#### [Excerpt provided]
________________________________________

SEARHC continues to expand behavioral health services in Sitka

SEARHC is continuing to expand its behavioral health services in Sitka and also to serve residents of other Southeast communities, an official of the health care provider has told the Sitka borough assembly.

“I wanted to bring your attention to some of the changes, the evolution of the behavioral health service line at SEARHC,” said Dr. Elliot Bruhl, senior vice president and chief medical officer at the Sitka-based SouthEast Alaska Regional Health Consortium.

He called behavioral health “one of our number of areas of emphasis in terms of our current expansion and development.”

Behavioral health services offered in Sitka, he said, include medication management for various diagnoses (depression, anxiety, trauma, attention deficit order, bipolar, schizophrenia, opioid and alcohol use disorder); adult, adolescent and children’s individual, group and family counseling; and intensive individual, family and group substance use counseling; and case management.

________________________________________

#### [Data block]
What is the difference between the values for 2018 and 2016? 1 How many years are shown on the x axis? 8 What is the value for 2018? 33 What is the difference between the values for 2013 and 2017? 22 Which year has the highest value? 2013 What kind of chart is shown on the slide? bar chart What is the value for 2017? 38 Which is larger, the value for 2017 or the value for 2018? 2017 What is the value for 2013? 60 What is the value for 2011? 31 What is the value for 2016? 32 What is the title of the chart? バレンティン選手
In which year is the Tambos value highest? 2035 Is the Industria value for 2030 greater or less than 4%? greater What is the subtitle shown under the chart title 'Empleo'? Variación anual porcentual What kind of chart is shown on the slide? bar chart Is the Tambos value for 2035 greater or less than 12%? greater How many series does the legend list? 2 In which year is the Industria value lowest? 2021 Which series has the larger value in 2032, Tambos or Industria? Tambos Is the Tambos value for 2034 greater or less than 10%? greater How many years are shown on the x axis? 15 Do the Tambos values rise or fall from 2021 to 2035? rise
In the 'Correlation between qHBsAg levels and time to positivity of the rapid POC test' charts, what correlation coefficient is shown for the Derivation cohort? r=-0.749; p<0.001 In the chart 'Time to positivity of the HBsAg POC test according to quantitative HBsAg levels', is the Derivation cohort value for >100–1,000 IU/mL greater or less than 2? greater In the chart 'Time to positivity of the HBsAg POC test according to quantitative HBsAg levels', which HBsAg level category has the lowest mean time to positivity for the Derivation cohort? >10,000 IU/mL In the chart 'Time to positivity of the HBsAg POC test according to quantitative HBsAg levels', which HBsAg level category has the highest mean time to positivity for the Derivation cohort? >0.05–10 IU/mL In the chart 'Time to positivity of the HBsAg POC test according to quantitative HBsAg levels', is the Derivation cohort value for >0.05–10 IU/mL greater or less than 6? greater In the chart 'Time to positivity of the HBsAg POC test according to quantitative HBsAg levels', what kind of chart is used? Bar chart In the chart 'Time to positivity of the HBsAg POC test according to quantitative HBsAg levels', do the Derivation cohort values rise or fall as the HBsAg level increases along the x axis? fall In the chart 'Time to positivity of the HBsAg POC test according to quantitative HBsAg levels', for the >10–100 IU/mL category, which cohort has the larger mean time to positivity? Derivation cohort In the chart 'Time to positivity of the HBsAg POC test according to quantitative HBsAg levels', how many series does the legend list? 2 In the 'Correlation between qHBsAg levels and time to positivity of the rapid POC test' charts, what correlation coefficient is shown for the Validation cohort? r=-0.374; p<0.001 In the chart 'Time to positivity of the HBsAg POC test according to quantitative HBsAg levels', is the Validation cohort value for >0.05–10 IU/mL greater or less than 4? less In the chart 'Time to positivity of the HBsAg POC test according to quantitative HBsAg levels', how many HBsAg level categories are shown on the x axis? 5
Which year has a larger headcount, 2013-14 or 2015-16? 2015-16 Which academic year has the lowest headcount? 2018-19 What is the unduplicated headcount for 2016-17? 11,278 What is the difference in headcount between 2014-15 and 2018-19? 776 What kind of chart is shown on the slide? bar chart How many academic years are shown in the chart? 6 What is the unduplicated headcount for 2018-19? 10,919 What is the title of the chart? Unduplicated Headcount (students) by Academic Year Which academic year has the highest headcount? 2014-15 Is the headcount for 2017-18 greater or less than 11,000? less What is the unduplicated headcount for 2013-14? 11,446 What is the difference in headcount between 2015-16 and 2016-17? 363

________________________________________

#### [Work required]
Return, word for word, the part of the SEARHC article that opens with the words containing "SEARHC is continuing" and closes with "Regional Health Consortium.". The material isn't needed for this.

#### [Answer box]
SEARHC is continuing to expand its behavioral health services in Sitka and also to serve residents of other Southeast communities, an official of the health care provider has told the Sitka borough assembly.

“I wanted to bring your attention to some of the changes, the evolution of the behavioral health service line at SEARHC,” said Dr. Elliot Bruhl, senior vice president and chief medical officer at the Sitka-based SouthEast Alaska Regional Health Consortium.